LaSalle on track for biggest pan-Asia fundraise since GFC

Investors continue to back the Chicago-based firm's Asian Opportunity Fund series despite Mark Gabbay's departure as key man.

LaSalle Investment Management has secured more than $1 billion for its sixth pan-Asian opportunistic fund, PERE has learned.

The Chicago-based firm is targeting $1.5 billion for the LaSalle Asia Opportunities Fund VI, according to an investment report submitted during the Arkansas Teachers’ Retirement System meeting on September 27. That would make it the largest for the series since LAOF III, which closed on $1.9 billion amid the global financial crisis.

Gabbay: will not be key man for the first time in the history of the Asia Opportunity Fund series.

LAOF VI will also be the first in the series not to include Mark Gabbay as a key man since he joined LaSalle as chief investment officer of Asia-Pacific in 2010.

Gabbay was elevated to global chief executive at the beginning of the year. His new focus on the overall business means he could not dedicate the amount of time to the fund required by LaSalle’s key person provision, according to the report prepared by the consultancy Townsend Group.
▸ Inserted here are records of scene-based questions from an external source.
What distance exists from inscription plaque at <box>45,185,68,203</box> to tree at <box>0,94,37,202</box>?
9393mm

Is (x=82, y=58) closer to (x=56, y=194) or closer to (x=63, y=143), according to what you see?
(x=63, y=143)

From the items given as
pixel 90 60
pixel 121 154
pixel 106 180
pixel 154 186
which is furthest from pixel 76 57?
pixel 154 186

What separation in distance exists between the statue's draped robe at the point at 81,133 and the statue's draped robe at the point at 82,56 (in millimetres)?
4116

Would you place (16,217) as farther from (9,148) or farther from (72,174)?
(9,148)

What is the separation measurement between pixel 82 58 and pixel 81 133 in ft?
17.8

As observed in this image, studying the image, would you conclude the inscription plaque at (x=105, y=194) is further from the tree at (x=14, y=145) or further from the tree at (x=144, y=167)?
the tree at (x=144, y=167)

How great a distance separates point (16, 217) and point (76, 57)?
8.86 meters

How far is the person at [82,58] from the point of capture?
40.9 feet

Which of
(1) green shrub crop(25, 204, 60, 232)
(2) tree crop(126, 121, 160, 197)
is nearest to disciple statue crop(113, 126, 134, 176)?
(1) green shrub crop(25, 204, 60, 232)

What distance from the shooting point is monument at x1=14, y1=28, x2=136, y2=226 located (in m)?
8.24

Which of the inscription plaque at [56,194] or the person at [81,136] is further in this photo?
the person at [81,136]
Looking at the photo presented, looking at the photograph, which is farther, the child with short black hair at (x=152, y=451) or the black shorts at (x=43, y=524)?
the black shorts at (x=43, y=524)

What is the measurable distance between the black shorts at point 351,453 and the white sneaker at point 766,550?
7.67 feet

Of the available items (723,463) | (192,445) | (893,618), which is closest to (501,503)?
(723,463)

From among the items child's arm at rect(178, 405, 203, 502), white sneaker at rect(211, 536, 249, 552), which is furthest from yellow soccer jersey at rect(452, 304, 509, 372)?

Marc Montanus, fund manager for the LAOF series and fellow key person for LAOF V, will keep the title for LAOF VI. Joining him as key persons will be Asia-Pacific co-CIOs Kunihiko Okumura and Claire Tang, as well as senior managing director Yen Tjin Chan.

Meanwhile, Gabbay will remain the key man for LAOF IV and V as they wind down. Fund IV has just two assets left to exit and is poised for a net return of 28 percent. Fund V recently completed its investment period and is on track for a net IRR of 16.7 percent.

Gabbay has drawn praise for how he ran those vehicles and rebuilt both the opportunistic fund series and the Asia-Pacific business as a whole coming out of the GFC. The 2007-vintage LAOF III ultimately generated a net IRR of 0.3 percent, according to the Townsend report.

LaSalle says Gabbay will remain focused on the region and on LAOF VI from his perch as global CEO.

Strong start

Gabbay’s departure from the key man role does not seem to have dampened investors’ enthusiasm for the strategy.

LaSalle held a founding close of $600 million for LAOF VI over the summer, with commitments of $150 million each from four investors – a Middle East sovereign wealth fund, an Asian sovereign wealth fund and two US public pensions, according to the Townsend report. Since then, the firm has raised another $435 million for the vehicle.

The fund was slated to have a first close in late September, according to the meeting document. It will target an 18 percent net IRR over an eight-year fund life with a cap of 70 percent leverage. The document did not disclose an anticipated final close date.

As with its predecessors, LaSalle will seek to deploy LAOF VI in the region’s most stable countries. Japan is the largest target market with an intended allocation of 30-40 percent of the fund. China is next at 20-30 percent followed by Australia, South Korea and Singapore.